**Set exercise:** Report each line below that contains the word "neck", copying every such line in full. Case counts.

Dataset entries
## Begin
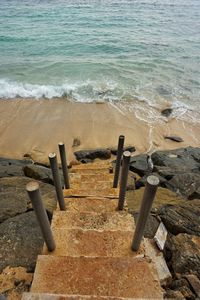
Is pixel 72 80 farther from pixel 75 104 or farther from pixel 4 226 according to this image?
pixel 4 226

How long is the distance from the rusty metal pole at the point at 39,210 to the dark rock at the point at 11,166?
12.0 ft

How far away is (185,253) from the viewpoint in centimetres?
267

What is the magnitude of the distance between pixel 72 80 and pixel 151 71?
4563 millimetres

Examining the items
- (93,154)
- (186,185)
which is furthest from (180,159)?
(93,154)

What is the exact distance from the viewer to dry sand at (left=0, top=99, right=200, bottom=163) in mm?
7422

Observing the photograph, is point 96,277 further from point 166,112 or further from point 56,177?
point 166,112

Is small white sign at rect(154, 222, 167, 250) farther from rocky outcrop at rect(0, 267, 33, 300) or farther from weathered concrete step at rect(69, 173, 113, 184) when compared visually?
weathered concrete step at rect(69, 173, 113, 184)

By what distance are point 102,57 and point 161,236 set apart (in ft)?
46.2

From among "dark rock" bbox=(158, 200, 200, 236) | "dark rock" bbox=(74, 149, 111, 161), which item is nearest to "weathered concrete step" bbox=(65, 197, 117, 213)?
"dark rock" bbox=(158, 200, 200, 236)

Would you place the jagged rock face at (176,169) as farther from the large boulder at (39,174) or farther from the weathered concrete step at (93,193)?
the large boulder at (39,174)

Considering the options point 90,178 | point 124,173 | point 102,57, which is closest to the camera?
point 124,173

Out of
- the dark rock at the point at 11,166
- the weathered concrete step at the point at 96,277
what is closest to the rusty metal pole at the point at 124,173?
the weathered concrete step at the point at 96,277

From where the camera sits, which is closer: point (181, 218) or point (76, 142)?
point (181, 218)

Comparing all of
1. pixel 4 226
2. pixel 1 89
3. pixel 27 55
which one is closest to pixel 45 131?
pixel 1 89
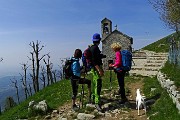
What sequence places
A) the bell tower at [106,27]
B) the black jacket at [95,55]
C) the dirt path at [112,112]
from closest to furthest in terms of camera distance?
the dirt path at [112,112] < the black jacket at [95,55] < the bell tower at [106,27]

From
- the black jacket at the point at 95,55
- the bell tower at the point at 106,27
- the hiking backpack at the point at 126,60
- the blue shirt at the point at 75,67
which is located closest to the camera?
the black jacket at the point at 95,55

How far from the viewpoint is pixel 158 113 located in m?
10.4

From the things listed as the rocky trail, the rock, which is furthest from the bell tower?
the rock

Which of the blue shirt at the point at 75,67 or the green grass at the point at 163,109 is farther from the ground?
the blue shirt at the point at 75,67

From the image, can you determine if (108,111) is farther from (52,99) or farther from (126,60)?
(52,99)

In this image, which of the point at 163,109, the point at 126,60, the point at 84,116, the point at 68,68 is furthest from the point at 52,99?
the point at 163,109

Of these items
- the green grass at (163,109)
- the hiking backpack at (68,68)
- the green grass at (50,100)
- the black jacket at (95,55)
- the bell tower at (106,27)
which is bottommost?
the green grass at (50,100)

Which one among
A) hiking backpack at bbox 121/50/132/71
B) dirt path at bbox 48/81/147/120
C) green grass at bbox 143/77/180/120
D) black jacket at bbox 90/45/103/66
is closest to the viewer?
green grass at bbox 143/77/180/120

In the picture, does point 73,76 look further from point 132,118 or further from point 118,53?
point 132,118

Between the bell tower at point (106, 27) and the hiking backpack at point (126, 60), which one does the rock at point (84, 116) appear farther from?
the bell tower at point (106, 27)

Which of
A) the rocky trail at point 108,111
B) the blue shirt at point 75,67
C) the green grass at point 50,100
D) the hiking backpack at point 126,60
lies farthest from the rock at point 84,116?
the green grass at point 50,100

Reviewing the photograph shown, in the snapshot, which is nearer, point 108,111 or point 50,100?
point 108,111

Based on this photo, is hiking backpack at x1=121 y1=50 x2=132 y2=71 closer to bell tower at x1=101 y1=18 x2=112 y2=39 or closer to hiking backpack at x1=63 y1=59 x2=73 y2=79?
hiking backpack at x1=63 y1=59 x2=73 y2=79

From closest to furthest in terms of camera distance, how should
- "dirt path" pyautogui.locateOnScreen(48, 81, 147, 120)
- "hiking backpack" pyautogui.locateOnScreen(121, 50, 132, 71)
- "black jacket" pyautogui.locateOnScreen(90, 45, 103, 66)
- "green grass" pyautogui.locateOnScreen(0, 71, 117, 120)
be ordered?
## End
## Begin
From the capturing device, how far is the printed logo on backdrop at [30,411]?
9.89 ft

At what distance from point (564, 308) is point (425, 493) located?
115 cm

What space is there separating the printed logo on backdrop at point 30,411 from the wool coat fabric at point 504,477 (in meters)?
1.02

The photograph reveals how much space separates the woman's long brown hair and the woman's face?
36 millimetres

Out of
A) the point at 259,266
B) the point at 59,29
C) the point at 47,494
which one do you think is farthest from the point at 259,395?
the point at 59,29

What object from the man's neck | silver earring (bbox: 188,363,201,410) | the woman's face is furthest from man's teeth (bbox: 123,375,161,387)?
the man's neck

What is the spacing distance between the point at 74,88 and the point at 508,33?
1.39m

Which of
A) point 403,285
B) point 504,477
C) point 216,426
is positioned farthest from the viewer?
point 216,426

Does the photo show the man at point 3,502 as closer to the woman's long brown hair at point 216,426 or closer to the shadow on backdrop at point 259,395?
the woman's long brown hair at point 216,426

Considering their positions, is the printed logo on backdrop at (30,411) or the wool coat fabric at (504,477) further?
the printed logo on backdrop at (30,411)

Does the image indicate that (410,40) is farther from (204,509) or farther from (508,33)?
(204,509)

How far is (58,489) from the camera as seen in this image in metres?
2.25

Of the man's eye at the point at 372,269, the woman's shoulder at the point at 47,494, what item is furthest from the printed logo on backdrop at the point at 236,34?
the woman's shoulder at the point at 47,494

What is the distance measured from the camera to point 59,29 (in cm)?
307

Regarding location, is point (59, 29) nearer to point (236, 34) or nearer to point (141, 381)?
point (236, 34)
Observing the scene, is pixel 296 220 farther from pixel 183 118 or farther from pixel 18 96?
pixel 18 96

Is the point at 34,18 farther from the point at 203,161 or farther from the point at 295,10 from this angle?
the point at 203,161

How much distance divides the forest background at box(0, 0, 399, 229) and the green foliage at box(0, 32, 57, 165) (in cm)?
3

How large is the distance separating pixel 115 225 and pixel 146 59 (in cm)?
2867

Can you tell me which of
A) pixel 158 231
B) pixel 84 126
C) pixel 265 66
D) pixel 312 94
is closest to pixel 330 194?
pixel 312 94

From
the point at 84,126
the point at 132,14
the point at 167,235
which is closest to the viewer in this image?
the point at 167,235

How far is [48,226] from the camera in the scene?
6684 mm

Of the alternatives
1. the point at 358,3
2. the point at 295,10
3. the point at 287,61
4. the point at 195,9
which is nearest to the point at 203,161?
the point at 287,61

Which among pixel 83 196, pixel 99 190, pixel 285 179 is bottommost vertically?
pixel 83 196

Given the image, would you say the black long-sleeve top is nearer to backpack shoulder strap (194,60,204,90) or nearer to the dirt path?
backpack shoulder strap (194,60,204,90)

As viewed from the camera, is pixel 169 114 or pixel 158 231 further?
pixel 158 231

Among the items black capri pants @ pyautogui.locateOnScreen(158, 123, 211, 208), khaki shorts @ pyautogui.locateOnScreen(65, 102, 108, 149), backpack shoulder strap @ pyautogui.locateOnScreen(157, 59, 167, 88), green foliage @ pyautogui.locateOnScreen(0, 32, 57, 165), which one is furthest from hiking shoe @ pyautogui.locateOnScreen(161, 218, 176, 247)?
## End
**Response to this task:**
What object from the man's neck | silver earring (bbox: 188,363,201,410) | the woman's face is furthest from man's teeth (bbox: 123,375,161,387)?
the man's neck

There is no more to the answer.